Top of SUPPLIED ENTRIES

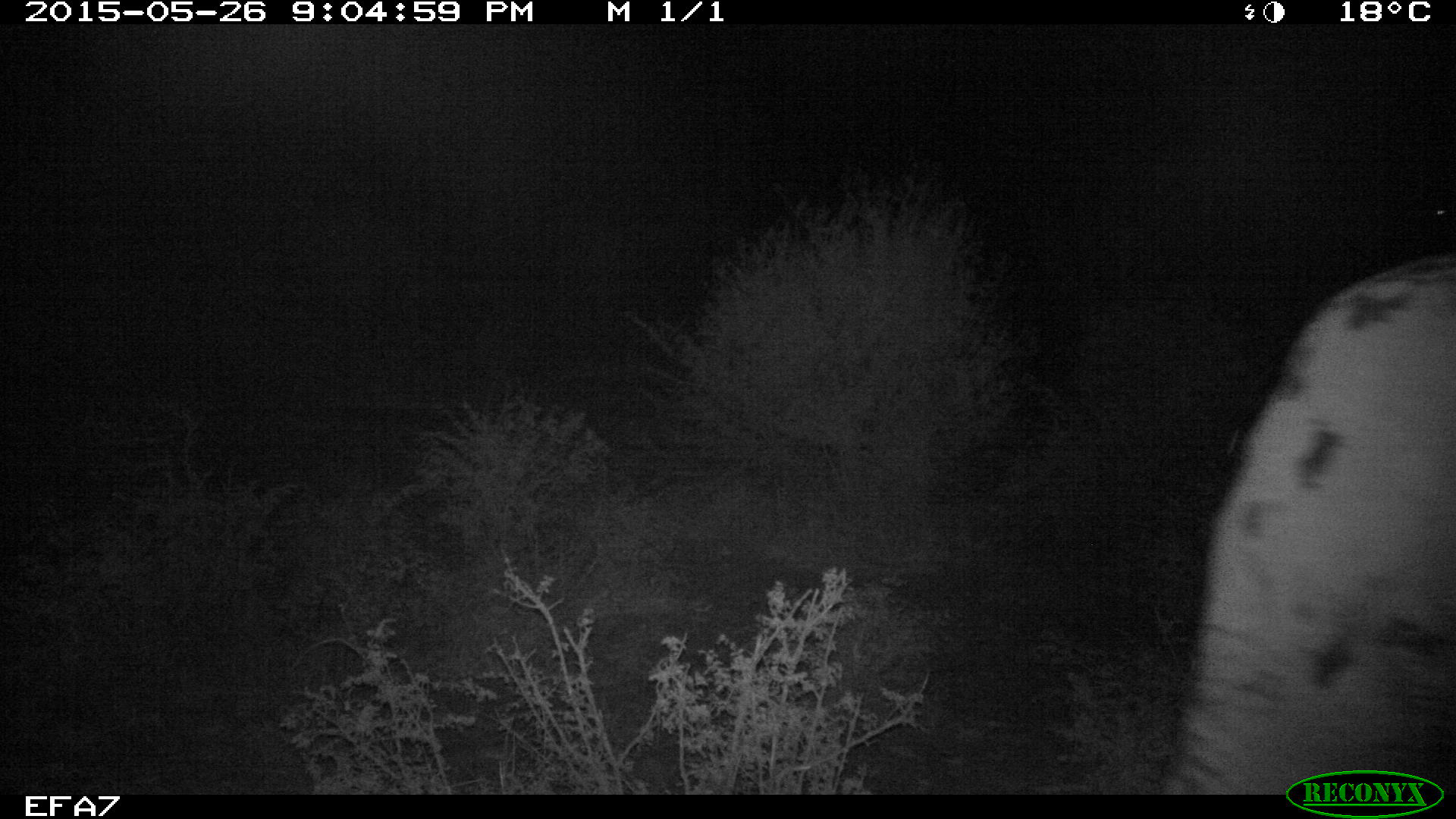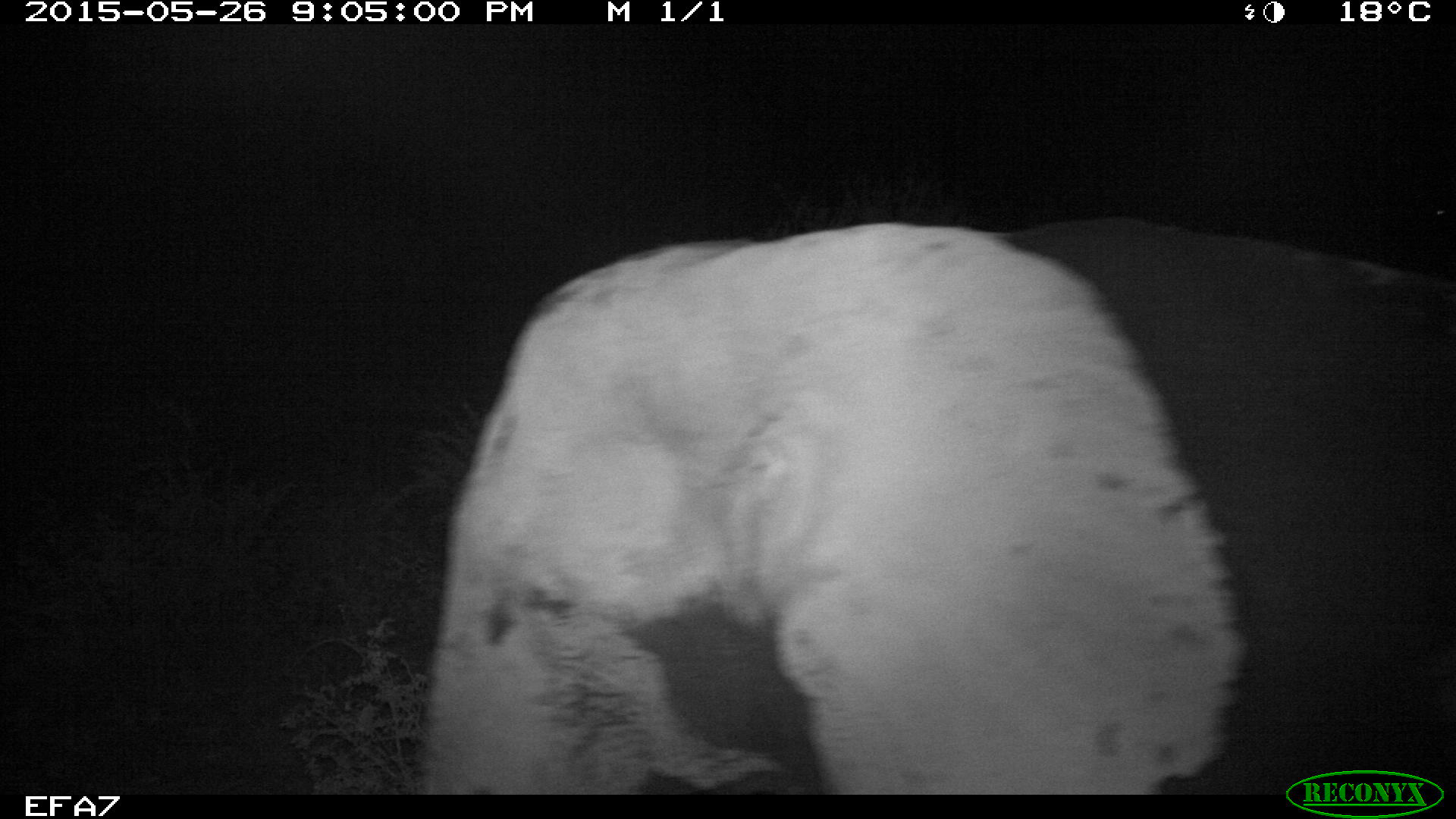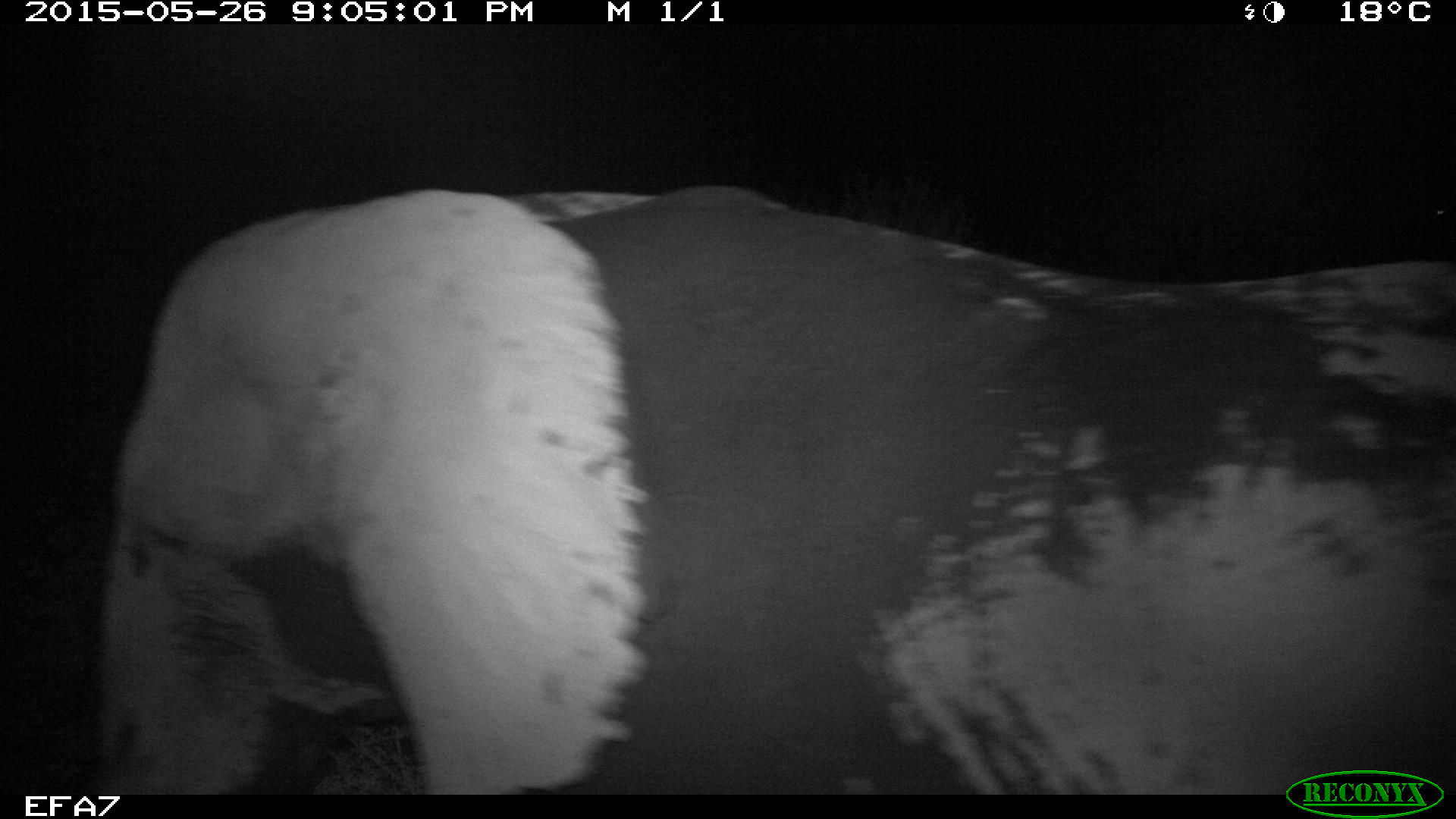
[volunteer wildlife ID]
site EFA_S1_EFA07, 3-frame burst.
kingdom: Animalia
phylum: Chordata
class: Mammalia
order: Proboscidea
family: Elephantidae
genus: Loxodonta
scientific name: Loxodonta africana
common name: african bush elephant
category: elephant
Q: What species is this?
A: Elephant (african bush elephant) (Loxodonta africana).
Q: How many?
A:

Bottom of SUPPLIED ENTRIES

#### [TASK ITEM]
Set down all of the entries exactly as they appear, but keep the images out.

#### [RESPONSE]
[volunteer wildlife ID]
site EFA_S1_EFA07, 3-frame burst.
kingdom: Animalia
phylum: Chordata
class: Mammalia
order: Proboscidea
family: Elephantidae
genus: Loxodonta
scientific name: Loxodonta africana
common name: african bush elephant
category: elephant
Q: What species is this?
A: Elephant (african bush elephant) (Loxodonta africana).
Q: How many?
A:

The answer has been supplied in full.